Claude 3 models aren’t multi-modal but they have impressive vision capabilities. They can’t generate an image for you but the benchmarks indicate that Opus is good at analyzing photos, charts, graphs, and technical diagrams.
Anthropic says the Claude 3 models are capable of accepting inputs exceeding 1 million tokens but, for most users, the context window will be limited to 200k tokens for now. That’s still a lot more than GPT-4 Turbo’s 128k context.
A large context window is only useful when coupled with good recall and Anthropic claims that Opus delivers “near-perfect recall, surpassing 99% accuracy.”
Something interesting happened during the “needle in haystack” recall testing of Claude 3 Opus. When asked a question that could only be answered if it spotted the inserted “needle” sentence it indicated that it understood that it was being tested. Impressive, and a little scary.

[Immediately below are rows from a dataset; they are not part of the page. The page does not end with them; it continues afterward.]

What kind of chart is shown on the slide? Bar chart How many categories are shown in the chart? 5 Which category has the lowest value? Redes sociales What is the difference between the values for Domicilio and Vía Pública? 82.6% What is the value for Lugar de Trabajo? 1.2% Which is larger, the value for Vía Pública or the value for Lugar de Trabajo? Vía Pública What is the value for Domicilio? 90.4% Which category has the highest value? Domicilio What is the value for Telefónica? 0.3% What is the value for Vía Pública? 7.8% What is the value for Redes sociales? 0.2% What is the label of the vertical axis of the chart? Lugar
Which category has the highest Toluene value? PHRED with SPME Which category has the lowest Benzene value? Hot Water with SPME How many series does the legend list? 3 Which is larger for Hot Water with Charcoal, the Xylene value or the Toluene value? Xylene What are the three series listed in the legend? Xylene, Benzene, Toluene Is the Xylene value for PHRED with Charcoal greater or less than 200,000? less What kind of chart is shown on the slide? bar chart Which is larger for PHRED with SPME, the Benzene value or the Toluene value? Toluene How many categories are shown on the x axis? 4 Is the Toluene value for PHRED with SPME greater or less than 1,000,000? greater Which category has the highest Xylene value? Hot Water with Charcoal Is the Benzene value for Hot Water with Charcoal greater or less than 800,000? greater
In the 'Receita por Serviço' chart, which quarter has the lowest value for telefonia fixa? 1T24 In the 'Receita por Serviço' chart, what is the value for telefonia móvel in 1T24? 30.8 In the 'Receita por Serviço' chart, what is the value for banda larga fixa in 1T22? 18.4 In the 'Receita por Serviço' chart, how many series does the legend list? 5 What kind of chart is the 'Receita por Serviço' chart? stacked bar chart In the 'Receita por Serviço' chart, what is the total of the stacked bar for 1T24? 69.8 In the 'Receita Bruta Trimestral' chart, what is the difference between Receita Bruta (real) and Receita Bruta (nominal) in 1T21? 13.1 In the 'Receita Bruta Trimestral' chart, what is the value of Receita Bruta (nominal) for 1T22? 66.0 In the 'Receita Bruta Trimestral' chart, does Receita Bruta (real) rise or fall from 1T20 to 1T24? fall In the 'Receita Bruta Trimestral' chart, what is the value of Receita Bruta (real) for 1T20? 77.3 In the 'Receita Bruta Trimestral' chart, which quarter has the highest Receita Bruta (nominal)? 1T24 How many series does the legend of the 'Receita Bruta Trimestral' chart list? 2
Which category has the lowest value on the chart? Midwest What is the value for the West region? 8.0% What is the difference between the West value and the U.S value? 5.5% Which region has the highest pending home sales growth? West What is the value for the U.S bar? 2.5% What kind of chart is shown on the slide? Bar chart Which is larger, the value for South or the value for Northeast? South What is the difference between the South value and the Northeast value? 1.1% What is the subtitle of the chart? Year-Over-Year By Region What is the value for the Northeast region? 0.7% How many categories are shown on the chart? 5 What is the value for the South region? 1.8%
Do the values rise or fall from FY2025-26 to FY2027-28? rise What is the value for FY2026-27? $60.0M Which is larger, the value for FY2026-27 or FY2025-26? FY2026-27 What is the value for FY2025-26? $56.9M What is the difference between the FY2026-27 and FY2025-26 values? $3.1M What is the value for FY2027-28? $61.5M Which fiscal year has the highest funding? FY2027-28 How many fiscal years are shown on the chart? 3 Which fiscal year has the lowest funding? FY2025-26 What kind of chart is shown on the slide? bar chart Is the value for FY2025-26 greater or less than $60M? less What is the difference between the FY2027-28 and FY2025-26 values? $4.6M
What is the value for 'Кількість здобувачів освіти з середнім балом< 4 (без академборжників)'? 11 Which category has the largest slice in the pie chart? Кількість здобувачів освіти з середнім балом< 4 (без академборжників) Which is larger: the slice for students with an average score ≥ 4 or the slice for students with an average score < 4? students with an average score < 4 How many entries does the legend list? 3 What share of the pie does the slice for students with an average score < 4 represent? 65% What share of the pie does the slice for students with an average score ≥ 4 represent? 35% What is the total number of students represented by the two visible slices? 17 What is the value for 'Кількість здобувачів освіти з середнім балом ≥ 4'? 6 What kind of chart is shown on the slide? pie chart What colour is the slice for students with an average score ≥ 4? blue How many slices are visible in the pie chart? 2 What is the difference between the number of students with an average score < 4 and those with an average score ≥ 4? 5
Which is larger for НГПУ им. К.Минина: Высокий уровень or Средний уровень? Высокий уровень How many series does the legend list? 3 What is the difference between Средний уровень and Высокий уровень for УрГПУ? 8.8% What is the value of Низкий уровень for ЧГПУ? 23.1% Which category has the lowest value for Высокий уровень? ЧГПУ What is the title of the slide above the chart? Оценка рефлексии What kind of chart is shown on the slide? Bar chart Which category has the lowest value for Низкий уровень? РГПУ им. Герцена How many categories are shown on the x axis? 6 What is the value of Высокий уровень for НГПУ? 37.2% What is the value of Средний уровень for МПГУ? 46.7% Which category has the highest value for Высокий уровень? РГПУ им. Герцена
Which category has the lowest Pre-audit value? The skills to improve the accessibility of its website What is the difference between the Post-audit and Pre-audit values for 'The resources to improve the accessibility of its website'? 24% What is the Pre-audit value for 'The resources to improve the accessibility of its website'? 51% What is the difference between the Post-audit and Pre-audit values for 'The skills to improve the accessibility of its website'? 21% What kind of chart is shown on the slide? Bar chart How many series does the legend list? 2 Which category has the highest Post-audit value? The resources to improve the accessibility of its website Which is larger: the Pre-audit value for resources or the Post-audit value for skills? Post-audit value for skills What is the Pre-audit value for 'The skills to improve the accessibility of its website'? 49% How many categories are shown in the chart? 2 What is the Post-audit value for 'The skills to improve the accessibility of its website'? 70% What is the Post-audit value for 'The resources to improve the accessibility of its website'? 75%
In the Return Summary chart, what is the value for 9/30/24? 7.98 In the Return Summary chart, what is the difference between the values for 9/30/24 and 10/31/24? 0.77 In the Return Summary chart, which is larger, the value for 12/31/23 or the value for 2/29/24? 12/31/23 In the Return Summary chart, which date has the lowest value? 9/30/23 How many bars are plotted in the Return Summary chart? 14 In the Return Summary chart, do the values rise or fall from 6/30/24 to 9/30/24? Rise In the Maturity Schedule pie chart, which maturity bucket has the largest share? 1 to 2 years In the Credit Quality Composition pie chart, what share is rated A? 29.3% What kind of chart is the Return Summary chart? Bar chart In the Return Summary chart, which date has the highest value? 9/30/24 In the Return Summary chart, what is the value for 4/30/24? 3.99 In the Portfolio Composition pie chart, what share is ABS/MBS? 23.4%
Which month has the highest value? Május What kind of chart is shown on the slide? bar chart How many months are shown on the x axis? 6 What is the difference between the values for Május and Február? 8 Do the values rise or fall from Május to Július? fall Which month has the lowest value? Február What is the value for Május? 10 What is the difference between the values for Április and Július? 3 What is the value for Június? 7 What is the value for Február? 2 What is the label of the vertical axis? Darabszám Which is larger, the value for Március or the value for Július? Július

Anthropic is a big proponent of what it calls “Constitutional AI” which aims to improve the safety and transparency of its models. With Claude 2, this pursuit of safety resulted in a lot of refusals to respond to prompts that were actually harmless.
Claude 3 is better at understanding the nuance of prompts to better decide what does and doesn’t fall foul of Anthropic’s guardrails. Claude 3 also achieves much better accuracy and reduced hallucinations compared with Claude 2.1.
Some AI pessimists claim we’re heading for an AI winter and that LLM model performance is reaching a plateau, but Anthropic disagrees. The company says that it doesn’t believe that “model intelligence is anywhere near its limits.”
It plans to bring several interesting upgrades to Claude 3 in the future with the addition of more advanced agentic capabilities including Tool Use as well as interactive coding (REPL).
The high pricing may see the initial market for Claude 3 Opus being in more niche research or professional applications. The pricing and performance offered by Sonnet and Haiku are likely to be where the biggest adoption happens for now.
Will we see a price drop from OpenAI? With OpenAI feeling the heat at the top of the benchmarks, we must be getting really close to a GPT-5 announcement.